There’s something special about handmade gifts and ornaments—they carry a personal touch that store-bought items just can’t match. When you make something yourself, it’s infused with love, time, and creativity. This Picture Frame Ornament project is the perfect way to create a sentimental piece that will bring fond memories to yourself or your loved ones for many holidays to come. Whether it’s hung on the tree year after year or given as a thoughtful gift, this ornament will be a lasting reminder of the joy and warmth of the season.
What You'll Learn in This Tutorial:
- Mica Shift Technique: Manipulate mica particles within polymer clay for a shimmering, light-reflective effect.
- Texturing Polymer Clay: Apply texture to your clay using texture sheets.
- Silver Leaf Application: Apply silver leaf to add depth and shine to your textured clay.
- Lisa Pavelka's Peel: Remove silver leaf from textured high points while leaving it in the impressions.
- Gold Foil Application: Add a touch of elegance with gold foil to your design.
- Framing with Polymer Clay: Use the Rockrose Keepsake Frame Cutter to create a custom frame for your ornament.

- [Entries supplied]
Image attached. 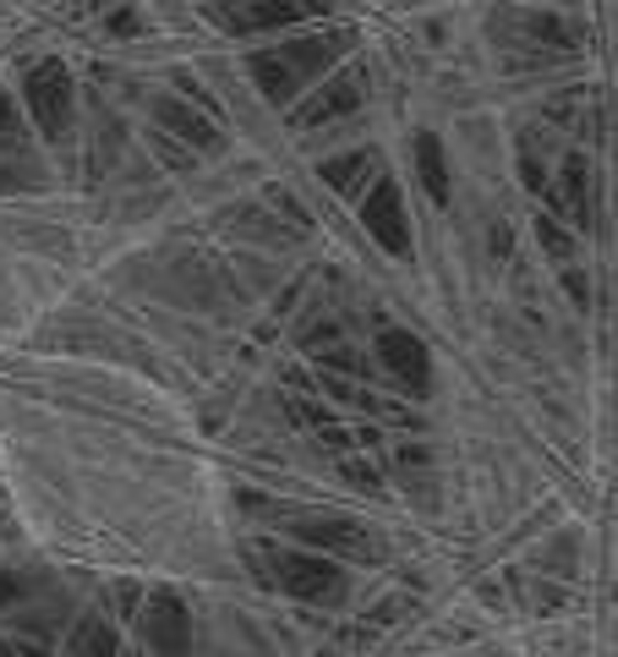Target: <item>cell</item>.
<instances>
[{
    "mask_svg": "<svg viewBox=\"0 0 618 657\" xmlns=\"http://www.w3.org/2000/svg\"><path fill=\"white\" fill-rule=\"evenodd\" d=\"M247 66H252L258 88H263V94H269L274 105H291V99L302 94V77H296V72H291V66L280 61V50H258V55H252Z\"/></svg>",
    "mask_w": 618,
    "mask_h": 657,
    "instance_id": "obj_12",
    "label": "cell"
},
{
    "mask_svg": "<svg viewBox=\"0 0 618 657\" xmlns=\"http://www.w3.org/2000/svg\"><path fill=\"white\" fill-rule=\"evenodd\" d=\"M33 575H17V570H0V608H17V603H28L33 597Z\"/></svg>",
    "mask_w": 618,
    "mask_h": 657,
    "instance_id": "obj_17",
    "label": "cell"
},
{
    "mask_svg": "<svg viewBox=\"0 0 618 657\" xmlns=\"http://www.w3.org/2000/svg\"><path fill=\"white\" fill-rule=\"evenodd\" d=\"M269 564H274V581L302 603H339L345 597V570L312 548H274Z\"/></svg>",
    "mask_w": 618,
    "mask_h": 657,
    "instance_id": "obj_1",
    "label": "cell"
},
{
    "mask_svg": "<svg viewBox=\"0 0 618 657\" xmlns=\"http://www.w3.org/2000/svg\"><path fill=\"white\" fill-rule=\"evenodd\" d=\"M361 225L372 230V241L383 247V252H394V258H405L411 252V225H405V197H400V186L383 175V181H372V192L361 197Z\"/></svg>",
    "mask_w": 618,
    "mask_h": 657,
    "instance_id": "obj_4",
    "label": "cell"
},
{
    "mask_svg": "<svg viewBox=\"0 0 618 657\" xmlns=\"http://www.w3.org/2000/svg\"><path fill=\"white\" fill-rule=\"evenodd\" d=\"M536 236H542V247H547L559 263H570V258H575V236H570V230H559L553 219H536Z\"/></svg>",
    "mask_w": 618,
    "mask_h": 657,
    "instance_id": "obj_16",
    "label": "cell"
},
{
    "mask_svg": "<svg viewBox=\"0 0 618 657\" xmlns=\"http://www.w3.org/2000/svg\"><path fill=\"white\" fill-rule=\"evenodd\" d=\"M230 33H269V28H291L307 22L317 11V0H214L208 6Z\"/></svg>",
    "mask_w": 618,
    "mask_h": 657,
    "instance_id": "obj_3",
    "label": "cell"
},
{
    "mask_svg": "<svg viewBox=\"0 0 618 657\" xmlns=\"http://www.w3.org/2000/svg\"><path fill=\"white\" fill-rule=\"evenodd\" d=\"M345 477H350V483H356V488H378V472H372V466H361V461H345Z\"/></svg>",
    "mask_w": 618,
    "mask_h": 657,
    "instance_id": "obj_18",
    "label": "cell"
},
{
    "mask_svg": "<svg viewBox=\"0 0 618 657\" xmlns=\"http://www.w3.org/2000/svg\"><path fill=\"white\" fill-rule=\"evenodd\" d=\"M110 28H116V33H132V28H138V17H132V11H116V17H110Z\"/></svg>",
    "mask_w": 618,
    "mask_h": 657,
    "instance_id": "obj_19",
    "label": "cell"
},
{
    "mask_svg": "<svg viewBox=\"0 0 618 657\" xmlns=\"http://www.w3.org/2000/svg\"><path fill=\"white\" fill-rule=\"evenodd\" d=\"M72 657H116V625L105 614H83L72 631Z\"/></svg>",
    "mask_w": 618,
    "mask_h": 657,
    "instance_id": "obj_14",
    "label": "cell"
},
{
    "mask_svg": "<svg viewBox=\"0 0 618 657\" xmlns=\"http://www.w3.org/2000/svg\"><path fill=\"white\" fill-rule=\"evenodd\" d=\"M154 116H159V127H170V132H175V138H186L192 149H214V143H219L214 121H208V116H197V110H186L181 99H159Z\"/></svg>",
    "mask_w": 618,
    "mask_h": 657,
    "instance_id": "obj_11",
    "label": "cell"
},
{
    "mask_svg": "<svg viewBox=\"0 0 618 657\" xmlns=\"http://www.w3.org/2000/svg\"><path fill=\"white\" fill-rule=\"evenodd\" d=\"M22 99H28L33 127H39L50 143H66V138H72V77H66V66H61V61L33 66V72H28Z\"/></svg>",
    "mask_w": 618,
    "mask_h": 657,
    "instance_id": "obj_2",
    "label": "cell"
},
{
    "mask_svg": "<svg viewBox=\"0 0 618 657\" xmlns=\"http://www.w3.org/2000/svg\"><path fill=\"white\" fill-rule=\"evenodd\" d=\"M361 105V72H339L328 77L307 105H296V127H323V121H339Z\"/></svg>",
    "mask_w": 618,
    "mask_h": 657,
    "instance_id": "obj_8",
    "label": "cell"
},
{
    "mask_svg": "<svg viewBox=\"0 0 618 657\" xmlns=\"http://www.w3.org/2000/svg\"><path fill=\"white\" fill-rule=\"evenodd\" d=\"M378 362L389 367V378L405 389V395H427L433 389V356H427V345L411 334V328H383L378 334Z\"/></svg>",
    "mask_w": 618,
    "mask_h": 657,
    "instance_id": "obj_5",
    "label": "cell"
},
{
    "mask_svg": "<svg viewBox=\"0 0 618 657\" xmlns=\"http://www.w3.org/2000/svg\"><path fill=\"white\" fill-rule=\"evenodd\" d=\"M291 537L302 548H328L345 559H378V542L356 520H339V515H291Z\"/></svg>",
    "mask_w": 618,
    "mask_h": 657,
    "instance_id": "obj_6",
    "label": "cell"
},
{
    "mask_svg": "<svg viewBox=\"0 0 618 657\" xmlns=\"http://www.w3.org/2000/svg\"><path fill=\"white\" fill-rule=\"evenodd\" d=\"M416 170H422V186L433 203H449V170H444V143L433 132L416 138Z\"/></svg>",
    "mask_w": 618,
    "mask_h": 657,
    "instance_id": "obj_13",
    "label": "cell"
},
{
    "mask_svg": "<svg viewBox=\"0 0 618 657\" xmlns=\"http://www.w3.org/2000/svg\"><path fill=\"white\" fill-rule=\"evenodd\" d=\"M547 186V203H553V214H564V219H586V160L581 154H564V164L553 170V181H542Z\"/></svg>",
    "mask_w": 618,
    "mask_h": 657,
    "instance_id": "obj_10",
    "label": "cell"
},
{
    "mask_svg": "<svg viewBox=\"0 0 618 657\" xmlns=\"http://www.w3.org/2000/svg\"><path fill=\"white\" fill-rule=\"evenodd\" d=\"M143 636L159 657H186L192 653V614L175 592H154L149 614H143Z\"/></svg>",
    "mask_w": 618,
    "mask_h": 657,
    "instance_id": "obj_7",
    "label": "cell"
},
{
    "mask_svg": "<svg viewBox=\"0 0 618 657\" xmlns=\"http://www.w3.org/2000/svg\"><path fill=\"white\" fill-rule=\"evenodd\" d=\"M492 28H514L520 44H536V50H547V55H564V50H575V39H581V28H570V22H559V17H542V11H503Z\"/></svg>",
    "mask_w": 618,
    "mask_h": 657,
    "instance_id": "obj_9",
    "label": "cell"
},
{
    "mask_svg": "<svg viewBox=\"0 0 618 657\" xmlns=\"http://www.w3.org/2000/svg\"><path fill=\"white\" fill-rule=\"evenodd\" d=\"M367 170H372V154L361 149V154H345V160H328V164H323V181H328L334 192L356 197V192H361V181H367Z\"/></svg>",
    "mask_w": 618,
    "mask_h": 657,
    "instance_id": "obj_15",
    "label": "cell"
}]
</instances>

* * *

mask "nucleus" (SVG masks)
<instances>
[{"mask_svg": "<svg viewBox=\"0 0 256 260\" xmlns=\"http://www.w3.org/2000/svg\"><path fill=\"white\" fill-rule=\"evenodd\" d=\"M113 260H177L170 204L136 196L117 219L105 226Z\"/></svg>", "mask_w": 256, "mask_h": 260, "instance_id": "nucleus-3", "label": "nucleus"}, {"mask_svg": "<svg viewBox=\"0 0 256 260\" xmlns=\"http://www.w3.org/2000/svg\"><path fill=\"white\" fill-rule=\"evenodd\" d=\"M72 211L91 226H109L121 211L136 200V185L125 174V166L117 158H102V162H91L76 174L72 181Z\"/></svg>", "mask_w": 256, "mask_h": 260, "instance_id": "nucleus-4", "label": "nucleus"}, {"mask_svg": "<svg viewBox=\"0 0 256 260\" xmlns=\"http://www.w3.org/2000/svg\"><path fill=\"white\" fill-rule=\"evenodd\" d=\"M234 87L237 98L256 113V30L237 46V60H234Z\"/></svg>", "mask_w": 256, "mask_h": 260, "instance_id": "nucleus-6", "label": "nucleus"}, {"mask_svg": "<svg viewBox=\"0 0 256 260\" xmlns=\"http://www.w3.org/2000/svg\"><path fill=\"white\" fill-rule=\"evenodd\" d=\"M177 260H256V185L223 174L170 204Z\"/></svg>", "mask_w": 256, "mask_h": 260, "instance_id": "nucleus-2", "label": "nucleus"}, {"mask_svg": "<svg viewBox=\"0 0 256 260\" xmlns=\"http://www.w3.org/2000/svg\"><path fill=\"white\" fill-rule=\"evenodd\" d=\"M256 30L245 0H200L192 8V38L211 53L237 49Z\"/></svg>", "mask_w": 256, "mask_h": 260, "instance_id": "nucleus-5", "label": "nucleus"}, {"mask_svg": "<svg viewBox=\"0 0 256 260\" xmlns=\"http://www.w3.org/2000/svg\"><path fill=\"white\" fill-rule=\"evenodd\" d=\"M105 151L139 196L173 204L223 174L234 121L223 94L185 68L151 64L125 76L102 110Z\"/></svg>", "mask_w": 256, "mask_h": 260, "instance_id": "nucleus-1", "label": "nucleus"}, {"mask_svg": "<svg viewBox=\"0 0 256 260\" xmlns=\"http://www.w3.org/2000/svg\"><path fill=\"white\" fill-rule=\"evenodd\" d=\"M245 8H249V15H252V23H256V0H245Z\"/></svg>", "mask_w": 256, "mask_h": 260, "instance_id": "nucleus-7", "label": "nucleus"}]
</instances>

==

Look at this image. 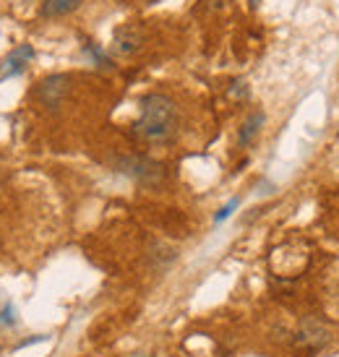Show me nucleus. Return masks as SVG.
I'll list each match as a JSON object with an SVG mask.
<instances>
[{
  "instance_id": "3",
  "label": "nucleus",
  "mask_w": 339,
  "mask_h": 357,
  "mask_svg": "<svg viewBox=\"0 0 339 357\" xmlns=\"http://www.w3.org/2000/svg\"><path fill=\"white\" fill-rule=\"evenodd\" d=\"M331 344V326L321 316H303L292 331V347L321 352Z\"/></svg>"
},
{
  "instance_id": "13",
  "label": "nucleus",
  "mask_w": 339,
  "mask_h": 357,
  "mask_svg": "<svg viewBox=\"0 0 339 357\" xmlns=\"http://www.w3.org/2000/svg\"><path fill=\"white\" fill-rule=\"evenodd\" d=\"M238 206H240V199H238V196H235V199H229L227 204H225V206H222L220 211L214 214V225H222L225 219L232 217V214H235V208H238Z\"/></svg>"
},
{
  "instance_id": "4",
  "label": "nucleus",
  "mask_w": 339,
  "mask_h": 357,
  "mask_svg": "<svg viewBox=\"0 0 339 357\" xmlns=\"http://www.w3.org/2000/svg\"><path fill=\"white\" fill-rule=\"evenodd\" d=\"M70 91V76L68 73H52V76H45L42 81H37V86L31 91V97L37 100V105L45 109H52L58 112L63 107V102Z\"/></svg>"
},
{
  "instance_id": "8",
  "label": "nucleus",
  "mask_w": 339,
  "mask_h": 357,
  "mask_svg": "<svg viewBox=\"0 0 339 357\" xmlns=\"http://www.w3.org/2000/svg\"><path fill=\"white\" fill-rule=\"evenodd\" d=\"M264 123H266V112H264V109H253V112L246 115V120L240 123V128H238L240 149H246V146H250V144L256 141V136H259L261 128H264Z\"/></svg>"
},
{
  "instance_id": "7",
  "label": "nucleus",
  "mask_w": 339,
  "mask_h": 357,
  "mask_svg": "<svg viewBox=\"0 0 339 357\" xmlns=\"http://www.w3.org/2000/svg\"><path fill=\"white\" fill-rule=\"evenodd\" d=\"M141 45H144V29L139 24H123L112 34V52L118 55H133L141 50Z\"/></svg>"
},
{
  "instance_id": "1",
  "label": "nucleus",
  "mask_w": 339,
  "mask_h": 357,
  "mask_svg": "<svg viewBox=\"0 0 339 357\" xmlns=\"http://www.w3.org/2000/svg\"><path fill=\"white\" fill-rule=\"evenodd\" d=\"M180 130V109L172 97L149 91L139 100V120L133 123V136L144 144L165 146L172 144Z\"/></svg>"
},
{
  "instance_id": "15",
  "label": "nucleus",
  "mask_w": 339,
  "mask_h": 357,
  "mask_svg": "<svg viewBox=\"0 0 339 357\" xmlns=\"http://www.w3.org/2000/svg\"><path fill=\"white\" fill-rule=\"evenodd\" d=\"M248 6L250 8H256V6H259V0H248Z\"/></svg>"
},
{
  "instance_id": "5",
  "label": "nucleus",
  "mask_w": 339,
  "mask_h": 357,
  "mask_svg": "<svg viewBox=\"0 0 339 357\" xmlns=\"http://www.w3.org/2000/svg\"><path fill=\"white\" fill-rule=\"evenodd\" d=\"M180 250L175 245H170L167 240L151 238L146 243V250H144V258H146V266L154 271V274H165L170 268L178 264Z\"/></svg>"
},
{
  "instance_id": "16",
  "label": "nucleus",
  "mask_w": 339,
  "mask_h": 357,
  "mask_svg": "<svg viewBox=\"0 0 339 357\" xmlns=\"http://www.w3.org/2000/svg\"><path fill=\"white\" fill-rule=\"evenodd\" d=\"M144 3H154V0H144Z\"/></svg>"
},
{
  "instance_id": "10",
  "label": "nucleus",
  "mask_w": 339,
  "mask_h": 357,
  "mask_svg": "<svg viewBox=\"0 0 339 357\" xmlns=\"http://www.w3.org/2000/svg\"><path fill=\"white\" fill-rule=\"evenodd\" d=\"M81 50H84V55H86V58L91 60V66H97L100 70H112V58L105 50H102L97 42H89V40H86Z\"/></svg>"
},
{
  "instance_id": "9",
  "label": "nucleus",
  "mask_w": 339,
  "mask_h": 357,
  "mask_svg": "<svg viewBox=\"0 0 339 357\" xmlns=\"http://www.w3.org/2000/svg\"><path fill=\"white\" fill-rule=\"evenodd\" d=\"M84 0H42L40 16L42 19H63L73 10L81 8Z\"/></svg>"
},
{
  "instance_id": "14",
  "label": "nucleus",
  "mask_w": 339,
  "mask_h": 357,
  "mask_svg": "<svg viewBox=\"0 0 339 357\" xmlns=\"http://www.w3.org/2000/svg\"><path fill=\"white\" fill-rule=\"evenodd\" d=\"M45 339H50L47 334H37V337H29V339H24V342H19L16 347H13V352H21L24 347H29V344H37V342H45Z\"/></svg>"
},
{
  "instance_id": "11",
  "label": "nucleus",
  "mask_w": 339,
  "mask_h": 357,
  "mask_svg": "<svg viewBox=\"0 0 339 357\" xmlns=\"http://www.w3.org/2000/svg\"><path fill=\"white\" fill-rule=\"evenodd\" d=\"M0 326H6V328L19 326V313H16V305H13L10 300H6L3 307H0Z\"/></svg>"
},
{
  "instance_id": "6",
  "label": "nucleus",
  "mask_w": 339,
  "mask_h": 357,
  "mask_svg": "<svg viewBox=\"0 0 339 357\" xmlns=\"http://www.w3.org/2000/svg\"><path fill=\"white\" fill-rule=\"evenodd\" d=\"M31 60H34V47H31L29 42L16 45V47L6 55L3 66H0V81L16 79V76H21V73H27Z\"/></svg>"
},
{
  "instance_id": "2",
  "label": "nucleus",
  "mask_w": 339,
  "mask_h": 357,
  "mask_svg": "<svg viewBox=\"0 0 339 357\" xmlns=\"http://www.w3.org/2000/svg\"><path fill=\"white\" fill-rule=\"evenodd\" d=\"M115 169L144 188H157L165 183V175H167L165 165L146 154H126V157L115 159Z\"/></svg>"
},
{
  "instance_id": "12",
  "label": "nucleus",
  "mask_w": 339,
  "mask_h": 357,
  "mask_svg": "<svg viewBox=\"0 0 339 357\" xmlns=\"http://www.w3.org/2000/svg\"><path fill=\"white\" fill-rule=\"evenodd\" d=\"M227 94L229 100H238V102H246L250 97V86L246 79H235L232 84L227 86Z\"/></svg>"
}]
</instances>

- [Work to complete]
• a. Echo the ornament tutorial word for word from "What You'll Learn" to "in the impressions.".
• b. According to the ornament tutorial, which tool is used to create a custom frame for the ornament?
The records have no connection to the ornament tutorial.

- [Responses per task]
• a.
What You'll Learn in This Tutorial:
- Mica Shift Technique: Manipulate mica particles within polymer clay for a shimmering, light-reflective effect.
- Texturing Polymer Clay: Apply texture to your clay using texture sheets.
- Silver Leaf Application: Apply silver leaf to add depth and shine to your textured clay.
- Lisa Pavelka's Peel: Remove silver leaf from textured high points while leaving it in the impressions.

• b. The Rockrose Keepsake Frame Cutter.